Im Kölner Dom ist nachzulesen, welche Rechte Juden im Mittelalter hatten. Foto: Imago/Christoph Hardt

Vor 600 Jahren wurde die älteste jüdische Gemeinde nördlich der Alpen vertrieben. Sie wurden Opfer politischer und ökonomischer Machtkämpfe.

Die Judenfeindschaft in Deutschland war keine Erfindung der Nationalsozialisten. Ihre unselige Geschichte reicht bis ins Mittelalter zurück. Dabei lebten hier schon Juden, bevor es Deutschland überhaupt gab. In Köln, damals noch „Colonia Claudia Ara Agrippinensium“, sind sie seit dem vierten Jahrhundert bezeugt. Anno 321 verfügte Kaiser Konstantin I., dass Juden in der Stadt auch in den Rat berufen werden konnten.

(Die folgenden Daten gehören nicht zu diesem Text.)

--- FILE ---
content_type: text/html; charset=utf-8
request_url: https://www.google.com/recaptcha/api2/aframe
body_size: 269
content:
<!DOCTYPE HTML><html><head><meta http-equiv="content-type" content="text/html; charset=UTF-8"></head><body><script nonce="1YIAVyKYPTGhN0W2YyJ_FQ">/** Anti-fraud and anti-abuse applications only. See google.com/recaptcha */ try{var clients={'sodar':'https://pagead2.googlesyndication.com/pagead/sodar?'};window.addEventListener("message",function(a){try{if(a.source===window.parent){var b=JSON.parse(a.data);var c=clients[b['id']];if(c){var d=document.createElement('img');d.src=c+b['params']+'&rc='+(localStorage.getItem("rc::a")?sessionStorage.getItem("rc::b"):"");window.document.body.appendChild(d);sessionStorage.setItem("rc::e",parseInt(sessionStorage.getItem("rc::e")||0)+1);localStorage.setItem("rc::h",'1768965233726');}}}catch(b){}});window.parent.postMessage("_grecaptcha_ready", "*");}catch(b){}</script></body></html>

Mit der Gleichberechtigung war es aber bald vorbei. Daran änderte auch das „Judenprivileg“ nichts, das als Steintafel im Dom zu besichtigen ist. Es stammt von 1266 und spricht den Juden eine Reihe besonderer Rechte zu, etwa ein Monopol als Geldverleiher. Kurze Zeit später begannen die Juden ihr Viertel in Rathausnähe zu ummauern – wohl aus Furcht vor Übergriffen. Als 1349 die Pest die damals größte Stadt auf deutschen Terrain heimsuchte, wurde das den Juden angelastet. Es kam zur „Judenschlacht“, einem Pogrom, bei dem fast alle jüdischen Bürger vom Pöbel ermordet worden sind.

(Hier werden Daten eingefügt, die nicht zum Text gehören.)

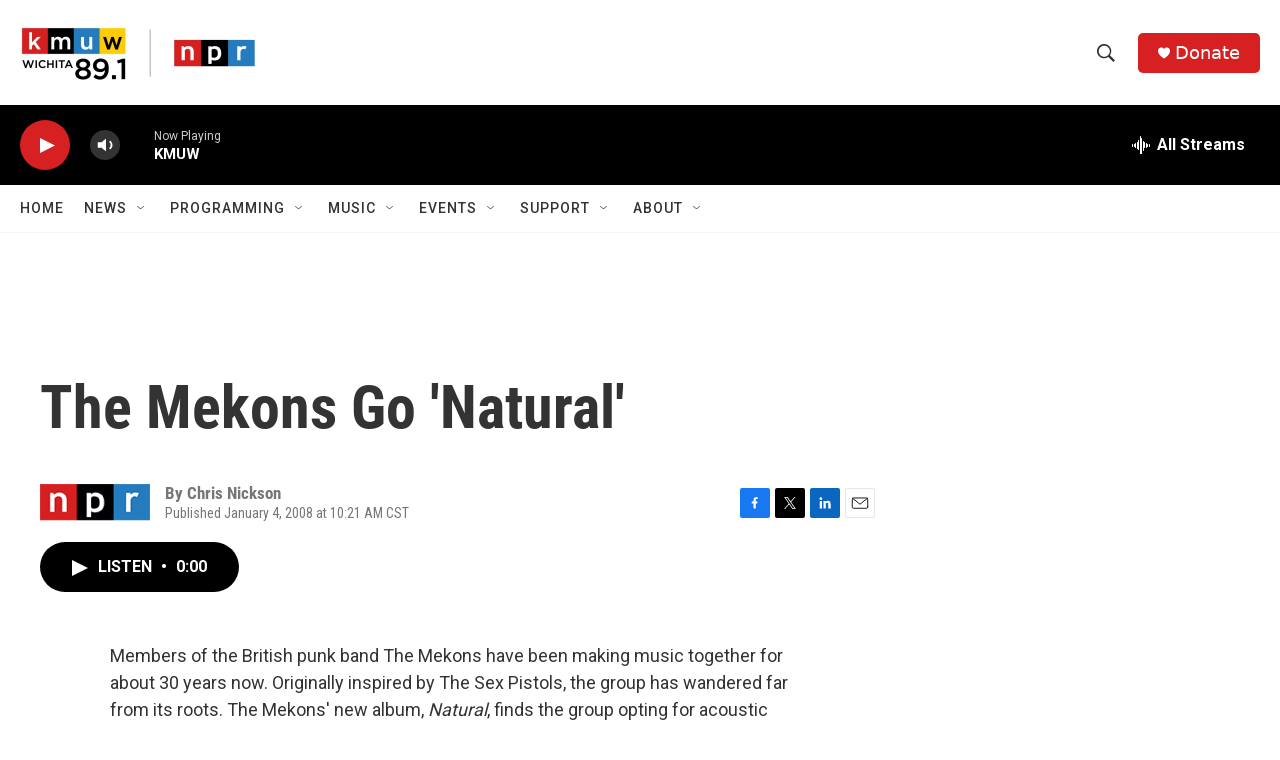

--- FILE ---
content_type: text/html; charset=utf-8
request_url: https://www.google.com/recaptcha/api2/aframe
body_size: 268
content:
<!DOCTYPE HTML><html><head><meta http-equiv="content-type" content="text/html; charset=UTF-8"></head><body><script nonce="x2dNQ-YxBqA5zLiCleVRDw">/** Anti-fraud and anti-abuse applications only. See google.com/recaptcha */ try{var clients={'sodar':'https://pagead2.googlesyndication.com/pagead/sodar?'};window.addEventListener("message",function(a){try{if(a.source===window.parent){var b=JSON.parse(a.data);var c=clients[b['id']];if(c){var d=document.createElement('img');d.src=c+b['params']+'&rc='+(localStorage.getItem("rc::a")?sessionStorage.getItem("rc::b"):"");window.document.body.appendChild(d);sessionStorage.setItem("rc::e",parseInt(sessionStorage.getItem("rc::e")||0)+1);localStorage.setItem("rc::h",'1768594188811');}}}catch(b){}});window.parent.postMessage("_grecaptcha_ready", "*");}catch(b){}</script></body></html>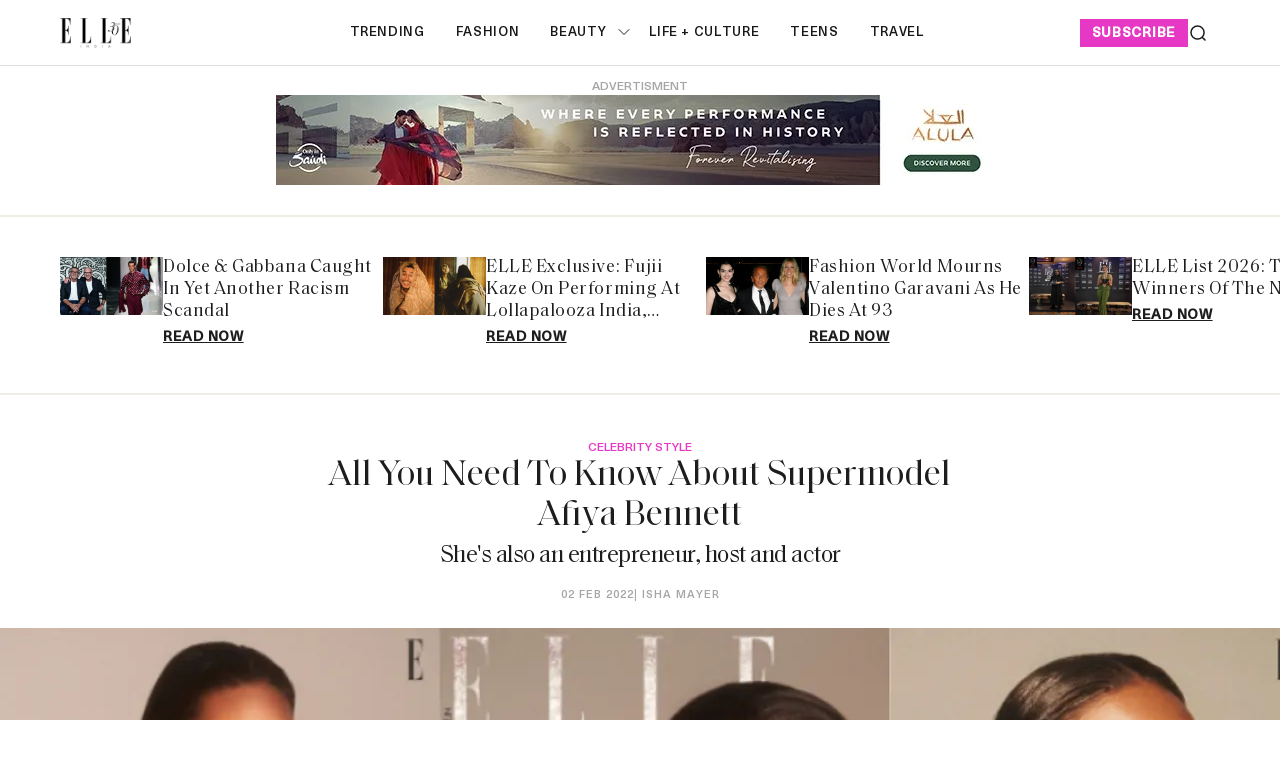

--- FILE ---
content_type: text/javascript
request_url: https://static-cdn.publive.online/publive-publisher-templates/elle_template/assets/js/post.js
body_size: 1497
content:

var elem = document.getElementById('article-js');
var primary_category = elem.getAttribute('primary_category');
var cds_base_url = elem.getAttribute('cds_base_url');
var pub_id = elem.getAttribute('pub_id');
var article_type = elem.getAttribute('article_type');
var enable_infinite_articles = elem.getAttribute('enable_infinte_article');
var allow_login_wall = elem.getAttribute('allow_login_wall');
var infScrollArticleURLs = []
var infScrollPageIndex = 2
// var article_key_string = article_url_string()
var allow_scroll_height = 0.4
var hide_full_content= elem.getAttribute('hide_full_content');
var allow_reader_login = elem.getAttribute('allow_reader_login')
var web_story_logo = elem.getAttribute('web_story_logo');
var gallery_logo = elem.getAttribute('gallery_logo');

var blog_current_page = 2
var post_id = elem.getAttribute('post_id');
var article_type = elem.getAttribute('article_type');
var article_legacy_url = elem.getAttribute('article_legacy_url');


function check_duplicate(nextURL){
  var current_page_path = window.location.pathname.replace(/^.*\/\/[^\/]+/, '')
  if (current_page_path === nextURL){
    return 1
  }
  return 0
}
function relatedArticles(primaryCategory) {
  fetch(`/get_recommended_posts/${primaryCategory}`)
    .then(response => {
      if (!response.ok) {
        throw new Error('Network response was not ok');
      }
      return response.json();
    })
    .then(data => {
      const postItems = data.items.recommended_posts;
      const relatedArticlesContainer = document.getElementById("related_articles");
      const slidingArrow = document.querySelector(".sliding-arrow"); // Select the sliding arrow

      if(postItems.length < 4) slidingArrow.style.display = 'none';
      if (postItems.length > 0) {
        for (let i = 0; i < postItems.length; i++) {
          let post = postItems[i];
          let author = post?.contributors.length > 0 ? post?.contributors[0] : post?.member;
          if (check_duplicate(post?.legacy_url)) 
            continue;

          const articleHTML = `
          <div class="swiper-slide swiper-slide-active">
            <article class="gh-card">
              <div class="gh-card-image-video-outer">
                <div class="gh-card-img-video-wrapper">
                  <a class="gh-card-image-wrapper-link" href="${post?.legacy_url}" aria-label="${post?.title}">
                    <picture>
                      <img class="gh-card-image" src="${post?.banner_url_hd}" 
                           alt="${post?.media_file_banner?.alt_text || post?.title}" 
                           style="${window?.get_image_style_from_meta_data?.(post?.media_file_banner)}" 
                           loading="lazy">
                    </picture>
                  </a>
                </div>
              </div>
              <div class="gh-card-content">
                <div class="gh-card-content-main">
                  <div class="gh-card-tags">
                    <a class="category-culture" href="/${post?.primary_category.slug}" aria-label="${post?.primary_category.name}">
                      ${post?.primary_category.name}
                    </a>
                  </div>
                  <a href="${post?.legacy_url}" aria-label="${post?.title}">
                    <h2 class="gh-card-title">${post?.title}</h2>
                  </a>
                </div>
                <div class="meta-data secondary_font">
                  <span class="article-date">
                    <time datetime="${post?.formatted_last_published_at_date}">
                      ${post?.formatted_last_published_at_date}
                    </time>
                  </span>
                  <a href="/author/${author.slug}" aria-label="${author.name}">
                    | <span class="author">${author.name}</span>
                  </a>
                </div>
              </div>
            </article>
          </div>`;
          
          relatedArticlesContainer.insertAdjacentHTML('beforeend', articleHTML);
        }
      } else {
        console.error("No recommended posts available");
      }
    })
    .catch(error => {
      console.error('Error fetching related articles:', error);
    });
}

function featuredArticles(cds_base_url,pub_id) {
  fetch(`${cds_base_url}/publisher/${pub_id}/featured-posts/`)
    .then(response => {
      if (!response.ok) {
        throw new Error('Network response was not ok');
      }
      return response.json();
    })
    .then(res => {
      const postItems = res.data;
      const featuredArticlesContainer = document.getElementById("featured-post-container");
      const newContainer = document.createElement("div");
      newContainer.id = "featured-posts";
      newContainer.classList.add("gh-featured-posts","hide-scrollbar" ,"gh-container");
      featuredArticlesContainer.appendChild(newContainer);

      if (postItems.length > 0) {
        for (let i = 0; i < 5; i++) {
          let post = postItems[i];
          let author = post?.contributors.length > 0 ? post?.contributors[0] : post?.member;
          if (check_duplicate(post?.legacy_url)) 
            continue;
          if (!post?.legacy_url) continue;
          const articleHTML = `
          <div class="float_article ">
      
            <div class="float_img">
            <a href="${post?.legacy_url}" aria-label="${post?.title}" class="clickable" >
            <img src="${post?.banner_url}" class=""  alt="${post?.title}"/>
            </a>
          </div>
          <div class="gh-float-content">
          <div class="gh-read-title">
          <a href="${post?.legacy_url}" aria-label="${post?.title}" class="clickable" >
            <p class="secondary_font line_clamp">
              ${post?.title}
            </p>
          </a>
          </div>
          <div class="next_post">
            <a href="${post?.legacy_url}" aria-label="${post?.title}" class="clickable" >
              Read Now
            </a>
          </div>
          </div>
      </div>`;
          
      newContainer.insertAdjacentHTML('beforeend', articleHTML);
      }
      } else {
        console.log();
      }
    })
    .catch(error => {
      console.error('Error fetching featured articles:', error);
    });
}
relatedArticles(primary_category)
featuredArticles(cds_base_url,pub_id)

Die Vertreibung der Juden Ende September 1424 hatte wohl andere Gründe. Der Lokalhistoriker Carl Brisch spekulierte über einen Konflikt zwischen dem Magistrat und dem Erzbischof, dem die Juden zum Opfer fielen. Hermann Greive, bis 1984 Professor für Judaistik in Köln, schreibt hingegen: Mit dem Ausbau des Bankwesens im Spätmittelalter seien die jüdischen Geldverleiher zu unliebsamen Konkurrenten geworden, weshalb „die Städte sich ihrer zu entledigen suchten“. Viele der Kölner Juden wanderten nach Osteuropa aus. Sie sollten „auf ewige Zeiten“ die Stadt verlassen. Mit dem erzwungenen Auszug endete das jüdische Leben in Köln für fast 400 Jahre. Die ehemalige Synagoge wurde zur Ratskapelle umgebaut. Man nannte sie Sankt Maria in Jerusalem – welch ein Hohn.